Chan's work led to Facebook creating an organ donation page. The pair recently travelled to China.

Had they continued the status quo, Chan could potentially lay claim to a much larger portion of assets, including a chunk of his $20 billion in Facebook shares, lawyers say.

"In California, people who live together without the benefit of marriage could claim they had an agreement to pool resources and efforts," said Napa lawyer Robert Blevans. Although they are hard to prove, "those claims can get really ugly."

Blevans cited the case of Anthony Maglica, the founder of the company that makes Maglite flashlights. In 1994, an Orange County court awarded $84m to Maglica's girlfriend Claire, who took his name and lived with him for 23 years. Although an appeals court reversed the award in 1998, she later negotiated a $29m settlement.

The same logic - avoiding messy court fights - enters into the calculus of a prenuptial agreement. A prenuptial agreement in California typically states how spouses would divide assets in the event of a divorce.

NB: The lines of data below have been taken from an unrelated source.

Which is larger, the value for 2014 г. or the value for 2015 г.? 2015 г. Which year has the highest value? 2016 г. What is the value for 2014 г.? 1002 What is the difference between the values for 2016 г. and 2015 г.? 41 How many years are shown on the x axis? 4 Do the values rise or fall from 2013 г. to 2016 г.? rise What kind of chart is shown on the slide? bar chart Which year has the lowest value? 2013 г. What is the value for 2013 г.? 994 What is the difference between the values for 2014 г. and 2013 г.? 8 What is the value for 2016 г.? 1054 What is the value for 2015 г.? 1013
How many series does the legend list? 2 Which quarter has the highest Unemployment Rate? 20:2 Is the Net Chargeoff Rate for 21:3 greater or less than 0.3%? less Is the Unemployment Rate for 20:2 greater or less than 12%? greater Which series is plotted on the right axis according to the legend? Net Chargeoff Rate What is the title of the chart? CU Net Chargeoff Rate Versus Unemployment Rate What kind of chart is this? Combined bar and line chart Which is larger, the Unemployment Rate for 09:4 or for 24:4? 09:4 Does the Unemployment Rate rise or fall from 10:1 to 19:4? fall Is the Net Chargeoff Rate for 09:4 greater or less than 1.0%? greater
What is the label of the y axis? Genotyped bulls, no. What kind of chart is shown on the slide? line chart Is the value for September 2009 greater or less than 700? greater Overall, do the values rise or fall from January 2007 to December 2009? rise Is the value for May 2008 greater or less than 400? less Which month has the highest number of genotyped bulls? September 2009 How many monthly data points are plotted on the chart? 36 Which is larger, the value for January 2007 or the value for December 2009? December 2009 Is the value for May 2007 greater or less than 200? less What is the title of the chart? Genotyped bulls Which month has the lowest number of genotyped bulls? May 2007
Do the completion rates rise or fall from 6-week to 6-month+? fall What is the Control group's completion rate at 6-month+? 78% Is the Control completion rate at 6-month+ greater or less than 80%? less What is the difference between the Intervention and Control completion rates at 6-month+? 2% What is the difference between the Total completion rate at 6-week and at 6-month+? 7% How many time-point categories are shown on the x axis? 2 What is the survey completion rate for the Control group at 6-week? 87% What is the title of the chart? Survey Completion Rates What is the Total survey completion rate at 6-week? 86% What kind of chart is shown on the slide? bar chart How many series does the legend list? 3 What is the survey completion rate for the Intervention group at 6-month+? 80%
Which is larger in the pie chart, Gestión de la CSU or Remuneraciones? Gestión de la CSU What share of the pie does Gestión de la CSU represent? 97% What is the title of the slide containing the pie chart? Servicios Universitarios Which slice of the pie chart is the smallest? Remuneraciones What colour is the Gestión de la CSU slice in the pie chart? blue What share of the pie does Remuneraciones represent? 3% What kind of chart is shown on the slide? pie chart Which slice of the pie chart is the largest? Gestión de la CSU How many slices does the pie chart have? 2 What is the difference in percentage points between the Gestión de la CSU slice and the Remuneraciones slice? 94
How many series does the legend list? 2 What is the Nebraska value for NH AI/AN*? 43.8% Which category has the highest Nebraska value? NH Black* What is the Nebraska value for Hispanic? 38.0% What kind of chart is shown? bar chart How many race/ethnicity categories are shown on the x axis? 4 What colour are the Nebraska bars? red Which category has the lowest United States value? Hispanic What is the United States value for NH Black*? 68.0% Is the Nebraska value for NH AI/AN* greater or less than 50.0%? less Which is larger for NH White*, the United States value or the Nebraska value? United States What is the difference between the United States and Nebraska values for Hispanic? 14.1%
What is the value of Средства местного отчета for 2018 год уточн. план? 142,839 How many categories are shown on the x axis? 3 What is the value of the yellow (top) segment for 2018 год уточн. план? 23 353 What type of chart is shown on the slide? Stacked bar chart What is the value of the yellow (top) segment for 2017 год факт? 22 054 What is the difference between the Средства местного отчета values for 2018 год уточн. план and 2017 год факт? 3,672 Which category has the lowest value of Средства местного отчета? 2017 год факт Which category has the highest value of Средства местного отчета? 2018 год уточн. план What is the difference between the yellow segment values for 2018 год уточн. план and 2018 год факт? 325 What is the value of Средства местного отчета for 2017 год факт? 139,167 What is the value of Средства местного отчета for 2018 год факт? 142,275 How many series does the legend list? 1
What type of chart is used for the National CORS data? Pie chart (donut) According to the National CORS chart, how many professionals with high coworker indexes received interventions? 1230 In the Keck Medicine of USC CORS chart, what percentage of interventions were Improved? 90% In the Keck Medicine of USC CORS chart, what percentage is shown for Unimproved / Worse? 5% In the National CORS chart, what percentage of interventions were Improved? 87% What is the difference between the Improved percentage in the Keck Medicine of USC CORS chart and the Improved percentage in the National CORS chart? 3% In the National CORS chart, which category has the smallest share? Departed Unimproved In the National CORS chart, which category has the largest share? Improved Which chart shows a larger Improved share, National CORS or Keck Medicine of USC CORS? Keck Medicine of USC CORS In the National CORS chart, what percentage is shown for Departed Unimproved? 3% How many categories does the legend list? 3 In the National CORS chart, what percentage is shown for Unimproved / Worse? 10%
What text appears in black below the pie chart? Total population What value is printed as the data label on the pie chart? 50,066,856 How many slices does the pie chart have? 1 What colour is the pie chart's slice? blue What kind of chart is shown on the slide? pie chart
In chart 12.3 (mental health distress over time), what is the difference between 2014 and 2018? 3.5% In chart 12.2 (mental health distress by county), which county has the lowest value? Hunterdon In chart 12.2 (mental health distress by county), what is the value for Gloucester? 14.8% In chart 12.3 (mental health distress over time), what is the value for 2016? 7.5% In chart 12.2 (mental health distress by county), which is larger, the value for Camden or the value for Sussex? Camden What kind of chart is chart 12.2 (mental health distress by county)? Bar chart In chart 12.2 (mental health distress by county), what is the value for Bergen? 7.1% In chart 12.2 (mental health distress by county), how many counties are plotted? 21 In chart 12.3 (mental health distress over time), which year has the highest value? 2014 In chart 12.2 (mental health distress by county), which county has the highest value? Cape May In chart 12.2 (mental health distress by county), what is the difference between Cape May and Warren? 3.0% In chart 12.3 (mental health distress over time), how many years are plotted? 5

The couple usually waives the right to make claims based on community-property laws, which state that any property created after the marriage is essentially community property and should be split evenly after any divorce. California is one of a handful of US states with community-property laws.

Most states rely on equitable-division rules, which give more flexibility to a judge in dividing assets.

In Chan's case, she could lay claim to a portion of the options and grants in Facebook stock that vest during the time of their marriage, lawyers said. If there were no prenup, or if there were and Chan contested it, she could also try to go after stock Zuckerberg held previously if she could claim it increased in value during the relationship and the increase was due directly to Zuckerberg's efforts.